*TASK GOAL*. Quote each of the following lines word for word, leaving nothing out.

* start DATA SHOWN *

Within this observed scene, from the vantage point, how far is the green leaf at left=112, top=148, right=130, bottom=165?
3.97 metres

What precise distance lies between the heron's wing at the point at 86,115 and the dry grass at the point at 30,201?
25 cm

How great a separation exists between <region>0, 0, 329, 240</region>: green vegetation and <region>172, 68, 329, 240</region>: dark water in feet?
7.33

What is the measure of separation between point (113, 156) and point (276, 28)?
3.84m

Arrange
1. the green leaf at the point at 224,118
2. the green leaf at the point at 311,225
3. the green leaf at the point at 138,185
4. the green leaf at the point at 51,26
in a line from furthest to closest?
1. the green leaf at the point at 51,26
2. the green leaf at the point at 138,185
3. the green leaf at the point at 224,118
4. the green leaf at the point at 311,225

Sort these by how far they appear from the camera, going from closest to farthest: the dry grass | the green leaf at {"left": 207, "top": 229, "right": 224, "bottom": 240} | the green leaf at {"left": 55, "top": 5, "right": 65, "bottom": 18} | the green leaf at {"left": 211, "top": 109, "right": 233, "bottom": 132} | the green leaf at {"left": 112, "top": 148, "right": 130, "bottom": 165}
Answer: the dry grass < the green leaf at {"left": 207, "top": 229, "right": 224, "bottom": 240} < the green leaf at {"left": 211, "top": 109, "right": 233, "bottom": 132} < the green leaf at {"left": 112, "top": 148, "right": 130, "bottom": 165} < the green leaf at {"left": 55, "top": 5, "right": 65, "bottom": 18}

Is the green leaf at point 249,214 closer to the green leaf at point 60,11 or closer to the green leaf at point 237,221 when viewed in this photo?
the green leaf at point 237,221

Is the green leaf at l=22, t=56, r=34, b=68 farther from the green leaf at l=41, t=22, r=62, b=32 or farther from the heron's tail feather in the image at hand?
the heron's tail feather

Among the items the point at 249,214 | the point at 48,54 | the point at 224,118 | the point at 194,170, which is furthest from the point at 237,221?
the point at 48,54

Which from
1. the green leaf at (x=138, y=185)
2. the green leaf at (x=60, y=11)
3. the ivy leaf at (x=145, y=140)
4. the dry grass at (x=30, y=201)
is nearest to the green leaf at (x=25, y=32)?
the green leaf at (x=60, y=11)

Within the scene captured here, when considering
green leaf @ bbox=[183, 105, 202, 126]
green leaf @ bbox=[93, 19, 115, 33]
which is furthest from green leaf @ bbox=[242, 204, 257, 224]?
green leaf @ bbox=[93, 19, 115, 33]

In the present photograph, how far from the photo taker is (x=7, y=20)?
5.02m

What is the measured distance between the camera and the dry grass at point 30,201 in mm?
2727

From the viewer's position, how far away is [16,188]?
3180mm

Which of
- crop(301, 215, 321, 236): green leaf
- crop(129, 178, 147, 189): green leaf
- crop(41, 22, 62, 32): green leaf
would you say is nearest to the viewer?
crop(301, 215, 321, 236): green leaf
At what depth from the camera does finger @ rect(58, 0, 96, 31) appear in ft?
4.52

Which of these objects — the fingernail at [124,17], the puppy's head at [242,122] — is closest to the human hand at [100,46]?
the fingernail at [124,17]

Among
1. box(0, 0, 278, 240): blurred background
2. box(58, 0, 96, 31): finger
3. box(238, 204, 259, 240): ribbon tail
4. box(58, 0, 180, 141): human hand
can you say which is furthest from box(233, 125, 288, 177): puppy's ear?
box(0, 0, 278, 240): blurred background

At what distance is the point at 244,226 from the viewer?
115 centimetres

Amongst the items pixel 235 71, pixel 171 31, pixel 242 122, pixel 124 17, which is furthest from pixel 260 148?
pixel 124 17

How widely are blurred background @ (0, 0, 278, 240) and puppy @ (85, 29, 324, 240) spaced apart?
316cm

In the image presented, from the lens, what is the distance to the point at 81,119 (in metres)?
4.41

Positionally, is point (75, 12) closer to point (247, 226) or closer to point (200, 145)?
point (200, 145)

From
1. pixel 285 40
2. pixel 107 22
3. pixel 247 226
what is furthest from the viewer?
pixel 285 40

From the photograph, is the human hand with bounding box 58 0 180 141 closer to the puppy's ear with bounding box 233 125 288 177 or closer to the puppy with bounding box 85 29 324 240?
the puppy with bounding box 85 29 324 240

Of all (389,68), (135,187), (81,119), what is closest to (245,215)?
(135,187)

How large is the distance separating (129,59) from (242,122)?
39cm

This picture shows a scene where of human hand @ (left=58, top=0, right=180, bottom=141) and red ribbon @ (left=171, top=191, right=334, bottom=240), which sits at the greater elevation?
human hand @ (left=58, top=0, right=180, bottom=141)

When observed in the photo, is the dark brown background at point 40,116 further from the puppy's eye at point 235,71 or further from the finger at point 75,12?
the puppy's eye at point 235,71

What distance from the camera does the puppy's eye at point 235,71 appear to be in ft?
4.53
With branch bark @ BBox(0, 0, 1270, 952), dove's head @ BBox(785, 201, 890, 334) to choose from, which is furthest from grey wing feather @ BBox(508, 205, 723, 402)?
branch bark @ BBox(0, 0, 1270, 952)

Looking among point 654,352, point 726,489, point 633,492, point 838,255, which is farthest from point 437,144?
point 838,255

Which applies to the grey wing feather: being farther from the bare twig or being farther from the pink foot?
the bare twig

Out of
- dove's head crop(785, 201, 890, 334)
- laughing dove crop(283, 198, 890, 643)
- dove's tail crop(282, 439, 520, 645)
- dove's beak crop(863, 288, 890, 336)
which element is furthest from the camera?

* end DATA SHOWN *

*TASK OUTPUT*.
Within this observed scene, from the vantage point, how far is the green leaf at left=112, top=148, right=130, bottom=165?
3.97 metres

What precise distance lies between the heron's wing at the point at 86,115 and the dry grass at the point at 30,201?
25 cm

How great a separation exists between <region>0, 0, 329, 240</region>: green vegetation and <region>172, 68, 329, 240</region>: dark water in feet?
7.33

What is the measure of separation between point (113, 156) and point (276, 28)?
3.84m

Arrange
1. the green leaf at the point at 224,118
2. the green leaf at the point at 311,225
3. the green leaf at the point at 138,185
4. the green leaf at the point at 51,26
in a line from furthest to closest?
1. the green leaf at the point at 51,26
2. the green leaf at the point at 138,185
3. the green leaf at the point at 224,118
4. the green leaf at the point at 311,225

Sort these by how far they appear from the camera, going from closest to farthest: the dry grass | the green leaf at {"left": 207, "top": 229, "right": 224, "bottom": 240} | the green leaf at {"left": 55, "top": 5, "right": 65, "bottom": 18} | the green leaf at {"left": 211, "top": 109, "right": 233, "bottom": 132} | the green leaf at {"left": 112, "top": 148, "right": 130, "bottom": 165}
Answer: the dry grass < the green leaf at {"left": 207, "top": 229, "right": 224, "bottom": 240} < the green leaf at {"left": 211, "top": 109, "right": 233, "bottom": 132} < the green leaf at {"left": 112, "top": 148, "right": 130, "bottom": 165} < the green leaf at {"left": 55, "top": 5, "right": 65, "bottom": 18}

Is the green leaf at point 249,214 closer to the green leaf at point 60,11 or closer to the green leaf at point 237,221 when viewed in this photo?
the green leaf at point 237,221

Is the green leaf at l=22, t=56, r=34, b=68 farther from the green leaf at l=41, t=22, r=62, b=32 or farther from the heron's tail feather in the image at hand?
the heron's tail feather

Among the items the point at 249,214 | the point at 48,54 | the point at 224,118 | the point at 194,170, which is furthest from the point at 237,221?
the point at 48,54

Which from
1. the green leaf at (x=138, y=185)
2. the green leaf at (x=60, y=11)
3. the ivy leaf at (x=145, y=140)
4. the dry grass at (x=30, y=201)
is nearest to the green leaf at (x=25, y=32)?
the green leaf at (x=60, y=11)

Within the scene captured here, when considering
green leaf @ bbox=[183, 105, 202, 126]
green leaf @ bbox=[93, 19, 115, 33]
which is furthest from green leaf @ bbox=[242, 204, 257, 224]?
green leaf @ bbox=[93, 19, 115, 33]

In the present photograph, how far from the photo taker is (x=7, y=20)?
5.02m

What is the measured distance between the camera and the dry grass at point 30,201 in mm?
2727

From the viewer's position, how far away is [16,188]?
3180mm

Which of
- crop(301, 215, 321, 236): green leaf
- crop(129, 178, 147, 189): green leaf
- crop(41, 22, 62, 32): green leaf
would you say is nearest to the viewer?
crop(301, 215, 321, 236): green leaf
At what depth from the camera does finger @ rect(58, 0, 96, 31) appear in ft?
4.52

Which of these objects — the fingernail at [124,17], the puppy's head at [242,122] — is closest to the human hand at [100,46]?
the fingernail at [124,17]

Among
1. box(0, 0, 278, 240): blurred background
2. box(58, 0, 96, 31): finger
3. box(238, 204, 259, 240): ribbon tail
4. box(58, 0, 180, 141): human hand
can you say which is furthest from box(233, 125, 288, 177): puppy's ear?
box(0, 0, 278, 240): blurred background

At what distance is the point at 244,226 from the viewer?
115 centimetres

Amongst the items pixel 235 71, pixel 171 31, pixel 242 122, pixel 124 17, which is furthest from pixel 260 148?
pixel 124 17

How widely are blurred background @ (0, 0, 278, 240) and puppy @ (85, 29, 324, 240) spaced apart?
316cm

In the image presented, from the lens, what is the distance to the point at 81,119 (in metres)?
4.41

Positionally, is point (75, 12) closer to point (247, 226) or closer to point (200, 145)?
point (200, 145)

From
1. pixel 285 40
2. pixel 107 22
3. pixel 247 226
what is furthest from the viewer?
pixel 285 40

From the photograph, is the human hand with bounding box 58 0 180 141 closer to the puppy's ear with bounding box 233 125 288 177 or closer to the puppy with bounding box 85 29 324 240?
the puppy with bounding box 85 29 324 240

Of all (389,68), (135,187), (81,119), what is closest to (245,215)?
(135,187)

How large is the distance separating (129,59) from (242,122)?
39cm

This picture shows a scene where of human hand @ (left=58, top=0, right=180, bottom=141) and red ribbon @ (left=171, top=191, right=334, bottom=240), which sits at the greater elevation?
human hand @ (left=58, top=0, right=180, bottom=141)

When observed in the photo, is the dark brown background at point 40,116 further from the puppy's eye at point 235,71 or further from the finger at point 75,12?
the puppy's eye at point 235,71

What distance from the camera does the puppy's eye at point 235,71 appear to be in ft?
4.53
With branch bark @ BBox(0, 0, 1270, 952), dove's head @ BBox(785, 201, 890, 334) to choose from, which is furthest from grey wing feather @ BBox(508, 205, 723, 402)?
branch bark @ BBox(0, 0, 1270, 952)

Looking among point 654,352, point 726,489, point 633,492, point 838,255, which is farthest from point 437,144?
point 838,255

Which applies to the grey wing feather: being farther from the bare twig or being farther from the pink foot?
the bare twig

Out of
- dove's head crop(785, 201, 890, 334)
- laughing dove crop(283, 198, 890, 643)
- dove's tail crop(282, 439, 520, 645)
- dove's beak crop(863, 288, 890, 336)
which element is furthest from the camera?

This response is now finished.